--- DOCUMENT EXTRACT ---

::::::

2026 IIHF U18 Women's World Championship Division III

Tournament details
- Host country: Thailand
- City: Bangkok
- Venue: 1 (in 1 host city)
- Dates: 29 January – 4 February 2026 (Cancelled)
- Teams: 5

= 2026 IIHF U18 Women's World Championship Division III =

International youth ice hockey tournament

The 2026 IIHF U18 Women's World Championship Division III was a planned international under-18 women's ice hockey tournament organized by the International Ice Hockey Federation (IIHF). It would have been played in Bangkok, Thailand, from 29 January to 4 February 2026. Division III represents the sixth tier of the IIHF U18 Women's World Championship.

The tournament was cancelled on 21 January 2026, citing "unforeseen circumstances, which made it impossible to stage the tournament as planned."

::::::

--- ROWS ---
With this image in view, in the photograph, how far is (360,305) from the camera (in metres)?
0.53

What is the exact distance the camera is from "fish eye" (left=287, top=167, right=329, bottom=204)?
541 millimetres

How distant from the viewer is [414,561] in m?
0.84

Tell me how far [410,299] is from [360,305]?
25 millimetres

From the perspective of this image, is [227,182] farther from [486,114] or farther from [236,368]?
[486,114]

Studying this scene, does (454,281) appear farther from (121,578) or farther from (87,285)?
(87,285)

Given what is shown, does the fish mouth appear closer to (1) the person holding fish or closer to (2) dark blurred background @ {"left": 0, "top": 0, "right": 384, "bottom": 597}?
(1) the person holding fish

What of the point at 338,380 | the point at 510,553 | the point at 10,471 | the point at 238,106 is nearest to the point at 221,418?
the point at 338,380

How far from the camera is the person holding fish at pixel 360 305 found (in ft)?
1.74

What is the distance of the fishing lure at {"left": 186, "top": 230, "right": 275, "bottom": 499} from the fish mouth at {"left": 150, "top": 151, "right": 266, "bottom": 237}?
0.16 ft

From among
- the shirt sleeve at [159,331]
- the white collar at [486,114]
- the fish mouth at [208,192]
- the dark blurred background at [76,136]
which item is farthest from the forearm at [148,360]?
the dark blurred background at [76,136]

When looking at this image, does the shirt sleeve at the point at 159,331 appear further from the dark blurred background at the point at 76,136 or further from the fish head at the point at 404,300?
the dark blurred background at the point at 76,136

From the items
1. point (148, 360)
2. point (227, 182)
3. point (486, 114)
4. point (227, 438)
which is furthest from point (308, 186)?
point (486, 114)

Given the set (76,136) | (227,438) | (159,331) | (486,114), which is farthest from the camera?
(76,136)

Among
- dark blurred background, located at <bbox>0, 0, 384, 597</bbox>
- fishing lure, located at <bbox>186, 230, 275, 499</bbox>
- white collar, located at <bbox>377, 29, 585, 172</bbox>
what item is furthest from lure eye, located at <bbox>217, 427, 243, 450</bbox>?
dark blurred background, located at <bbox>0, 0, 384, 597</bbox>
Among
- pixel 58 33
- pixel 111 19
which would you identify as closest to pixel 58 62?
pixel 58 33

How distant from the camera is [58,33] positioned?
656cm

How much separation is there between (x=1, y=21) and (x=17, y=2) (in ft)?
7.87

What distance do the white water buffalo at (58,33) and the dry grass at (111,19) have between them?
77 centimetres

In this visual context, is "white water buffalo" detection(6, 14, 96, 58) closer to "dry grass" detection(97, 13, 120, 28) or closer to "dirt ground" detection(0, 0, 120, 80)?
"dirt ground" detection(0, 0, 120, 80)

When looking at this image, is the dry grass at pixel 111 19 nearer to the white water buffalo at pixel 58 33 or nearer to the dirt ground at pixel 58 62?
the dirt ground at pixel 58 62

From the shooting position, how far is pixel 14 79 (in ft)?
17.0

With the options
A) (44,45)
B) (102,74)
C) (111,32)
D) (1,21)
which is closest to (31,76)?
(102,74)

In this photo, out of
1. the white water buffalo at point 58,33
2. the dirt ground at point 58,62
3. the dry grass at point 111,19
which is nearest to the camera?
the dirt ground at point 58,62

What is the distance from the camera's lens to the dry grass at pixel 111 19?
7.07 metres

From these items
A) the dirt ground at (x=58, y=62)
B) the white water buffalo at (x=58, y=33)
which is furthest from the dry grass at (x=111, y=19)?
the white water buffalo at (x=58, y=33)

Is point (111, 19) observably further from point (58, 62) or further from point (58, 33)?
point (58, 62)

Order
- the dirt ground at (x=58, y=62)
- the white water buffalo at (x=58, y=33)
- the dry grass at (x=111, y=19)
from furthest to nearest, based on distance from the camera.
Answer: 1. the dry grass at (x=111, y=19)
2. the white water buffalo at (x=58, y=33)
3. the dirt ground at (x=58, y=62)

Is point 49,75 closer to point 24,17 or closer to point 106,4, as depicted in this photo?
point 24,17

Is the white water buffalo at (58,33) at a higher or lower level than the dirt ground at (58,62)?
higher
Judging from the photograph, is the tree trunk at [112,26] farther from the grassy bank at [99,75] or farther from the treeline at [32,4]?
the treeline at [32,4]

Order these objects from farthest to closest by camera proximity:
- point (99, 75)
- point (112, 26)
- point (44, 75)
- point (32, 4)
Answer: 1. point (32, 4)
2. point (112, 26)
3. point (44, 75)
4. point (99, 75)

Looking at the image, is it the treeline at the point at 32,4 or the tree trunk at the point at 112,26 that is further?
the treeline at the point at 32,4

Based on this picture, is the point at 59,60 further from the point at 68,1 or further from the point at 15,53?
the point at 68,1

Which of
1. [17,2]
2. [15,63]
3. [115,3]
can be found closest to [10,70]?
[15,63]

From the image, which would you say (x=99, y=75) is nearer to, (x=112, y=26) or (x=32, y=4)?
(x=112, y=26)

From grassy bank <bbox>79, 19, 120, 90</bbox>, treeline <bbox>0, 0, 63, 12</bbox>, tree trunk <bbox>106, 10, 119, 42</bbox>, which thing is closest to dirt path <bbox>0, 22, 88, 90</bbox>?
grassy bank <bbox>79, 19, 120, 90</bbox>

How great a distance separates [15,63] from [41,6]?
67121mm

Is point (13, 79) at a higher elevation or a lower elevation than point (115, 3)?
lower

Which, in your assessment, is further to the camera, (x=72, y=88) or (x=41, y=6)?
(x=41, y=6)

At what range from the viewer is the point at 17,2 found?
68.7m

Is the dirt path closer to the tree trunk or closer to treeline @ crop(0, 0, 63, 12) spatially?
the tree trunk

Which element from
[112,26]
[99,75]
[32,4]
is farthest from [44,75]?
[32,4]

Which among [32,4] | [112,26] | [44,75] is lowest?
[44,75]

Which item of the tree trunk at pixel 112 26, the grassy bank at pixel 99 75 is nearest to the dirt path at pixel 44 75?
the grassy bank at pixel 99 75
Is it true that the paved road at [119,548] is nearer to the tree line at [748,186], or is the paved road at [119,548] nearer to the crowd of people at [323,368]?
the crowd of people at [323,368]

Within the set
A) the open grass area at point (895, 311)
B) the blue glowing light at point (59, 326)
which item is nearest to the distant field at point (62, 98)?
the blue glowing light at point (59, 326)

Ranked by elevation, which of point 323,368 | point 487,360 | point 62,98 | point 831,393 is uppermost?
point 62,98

::::::

--- EXERCISE INSTRUCTIONS ---
1/ Summarize the text on the 2026 IIHF U18 Women's World Championship Division III in two sentences.
2/ Count the lines of the records that contain the word "located", and reply with only that number.
The text and the records have no connection to each other.

--- EXERCISE ANSWERS ---
1/ The 2026 IIHF U18 Women's World Championship Division III was a planned sixth-tier international under-18 women's ice hockey tournament, organized by the International Ice Hockey Federation and set for Bangkok, Thailand, from 29 January to 4 February 2026. It was cancelled on 21 January 2026, with unforeseen circumstances cited as making it impossible to stage as planned.

2/ 5